-- Extract to read --
-- Opening Marker --

Particular preference is further given to the disperse dyes of the formula I where
D is a diazo component selected from the group consisting of 2,4-dinitro-6-chloro-phenyl, 2,4-dinitro-6-bromophenyl, 2,4-dinitro-6-cyanophenyl or 2,6-dicyano4-nitrophenyl,
K is a radical of the formula K1,
R1 is C1-2-alkylcarbonylamino with or without bromine, chlorine, hydroxyl or C1-2-alkoxy substitution; phenylaminocarbonyl, methylsulphonylamino, methyl or hydrogen,
R2 is C1-2-alkoxy or hydrogen,
R3 is hydrogen, C1-4-alkyl, cyanoethyl, C1-2-alkoxyethyl or C3-4-alkenyl
R4 is hydrogen,
R5 is phenyl, and
Y is a group of the formula —CH2CH2—.
Useful diazo components include all mono- to binuclear carbo- or heterocyclic organic radicals or residues of aromatic character which can bear customary disperse dye substituents except in particular water-solubilizing substituents, i.e. sulphonic acid groups especially. Useful diazo components further include residues of monoazo compounds. Examples of diazo components are: preferably substituted phenyl, thienyl, thiazolyl, isothiazolyl, thiadiazolyl, pyrazolyl, imidazolyl, triazolyl, benzothiazolyl or benzisothiazolyl radicals.
All the alkyl groups mentioned contain, unless otherwise stated, 1 to 8 and especially 1 to 4 carbon atoms, they can be straight-chain or branched and may be substituted, for example by halogen atoms, preferably bromine or chlorine atoms, hydroxyl, alkoxy, phenyl, phenoxy, cyano, rhodan, acyl, acyloxy or acylamino groups.
The Y interlink is preferably a group of the formula —CH2CH2— or —CH2CH(CH3)— especially —CH2CH2—.
All alkyl, alkylene and alkenyl radicals are straight chain, unless stated otherwise.
The process for preparing the novel dyes of the formula (I) is characterized in that a diazotized amine of the formula (II)
D—NH2 (II)
is coupled with a compound of the formula (III)
H—K (III).
Diazotizing and coupling are carried out according to commonly known methods.
The compounds of the formulae II and III are known or are easy to prepare from known compounds by methods known to one skilled in the art.
The novel dyes of the formula (I) exhibit excellent exhaustion from an aqueous suspension onto textile material composed of manufactured synthetic or natural polymer hydrophobic macromolecular organic substances. They are particularly useful for dyeing or printing textile material composed of linear aromatic polyesters and also of cellulose acetate and cellulose triacetate.
Dyeing or printing is accomplished by processes known per se, for example those described in French patent 1 445 371.

-- Closing Marker --

-- Input data --
-- Opening Marker --

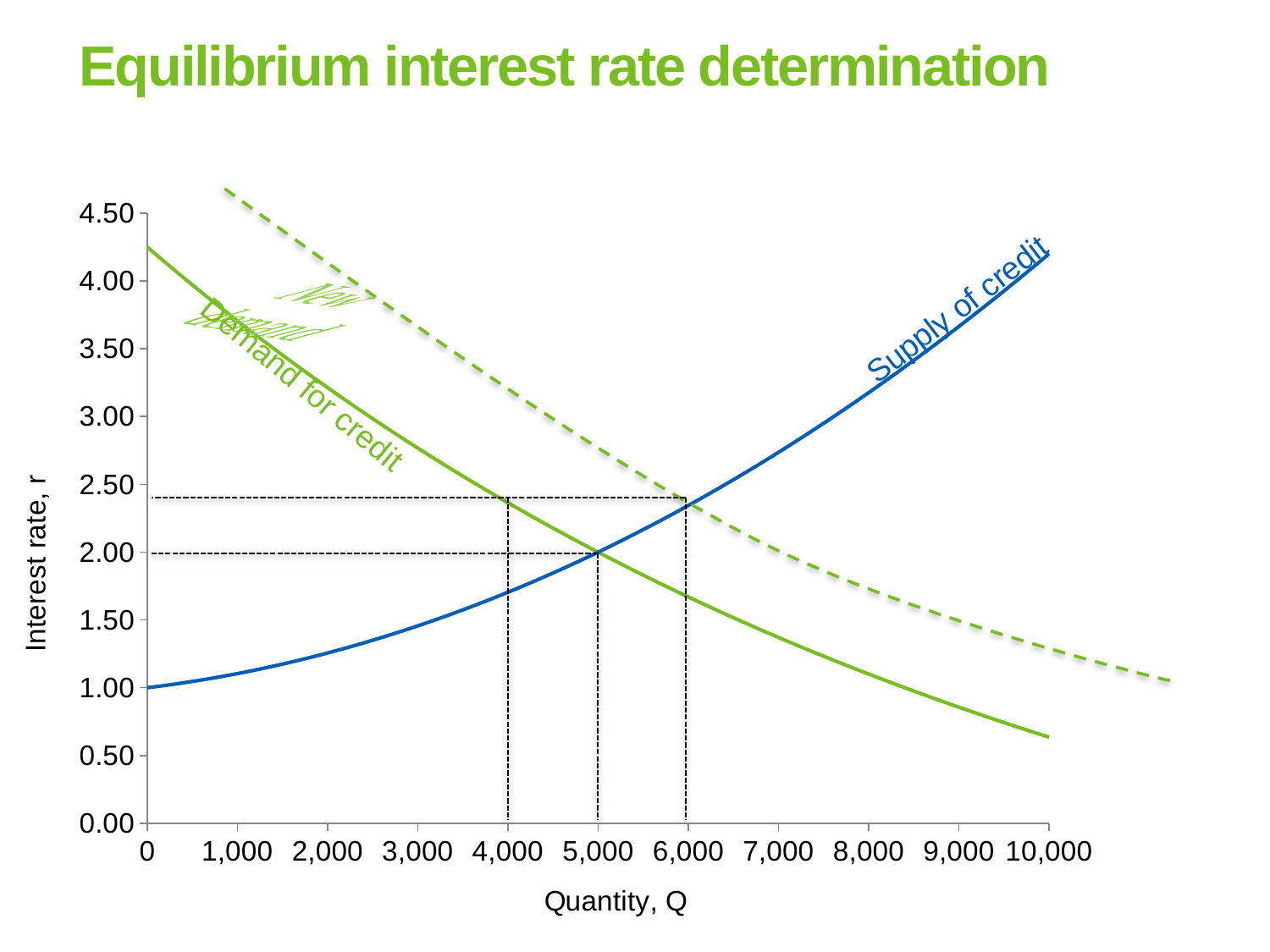
What is the label of the x axis? Quantity, Q What kind of chart is shown on the slide? line chart Does the Demand for credit curve rise or fall as quantity increases? falls Is the interest rate on the Supply of credit curve at a quantity of 10,000 greater or less than 4.00? greater What is the title of the slide's chart? Equilibrium interest rate determination Is the interest rate on the Demand for credit curve at a quantity of 10,000 greater or less than 1.00? less Does the Supply of credit curve rise or fall as quantity increases? rises At a quantity of 2,000, which curve shows the higher interest rate, Demand for credit or Supply of credit? Demand for credit What is the interest rate on the Supply of credit curve at a quantity of 0? 1.00 What is the interest rate at the intersection of the Demand for credit and Supply of credit curves? 2.00 Is the interest rate on the Demand for credit curve at a quantity of 0 greater or less than 4.00? greater At what quantity do the Demand for credit and Supply of credit curves intersect? 5,000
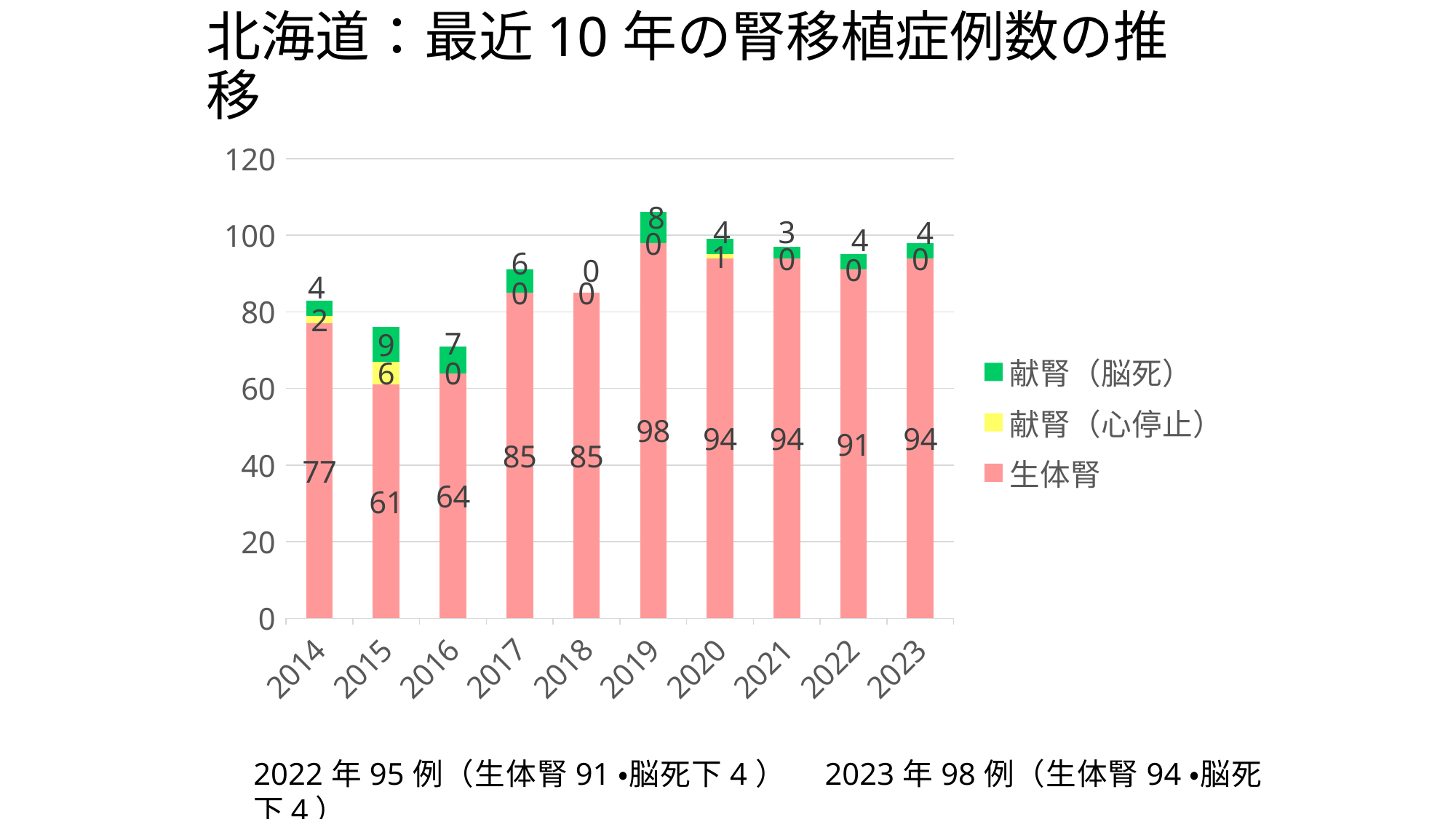
What is the total of the stacked bar for 2019? 106 How many series does the legend list? 3 What is the value of 献腎（心停止） for 2014? 2 What is the value of 献腎（脳死） for 2015? 9 How many years are shown on the x axis? 10 Which year has the highest value for 生体腎? 2019 Which is larger, the 献腎（脳死） value for 2016 or for 2017? 2016 Which year has the lowest value for 生体腎? 2015 What is the difference between the 生体腎 values for 2019 and 2015? 37 What is the value of 生体腎 for 2019? 98 What kind of chart is shown on the slide? Stacked bar chart What is the total of the stacked bar for 2015? 76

-- Closing Marker --

-- Problem description --
According to the passage on disperse dyes, how are the novel dyes of formula (I) prepared, and why do the starting compounds for that process cause no difficulty?

-- The completed task --
A diazotized amine of formula (II), D—NH2, is coupled with a compound of formula (III), H—K, using commonly known diazotizing and coupling methods. The starting compounds are no obstacle because those of formulae II and III are either already known or easy to prepare from known compounds by methods known to one skilled in the art.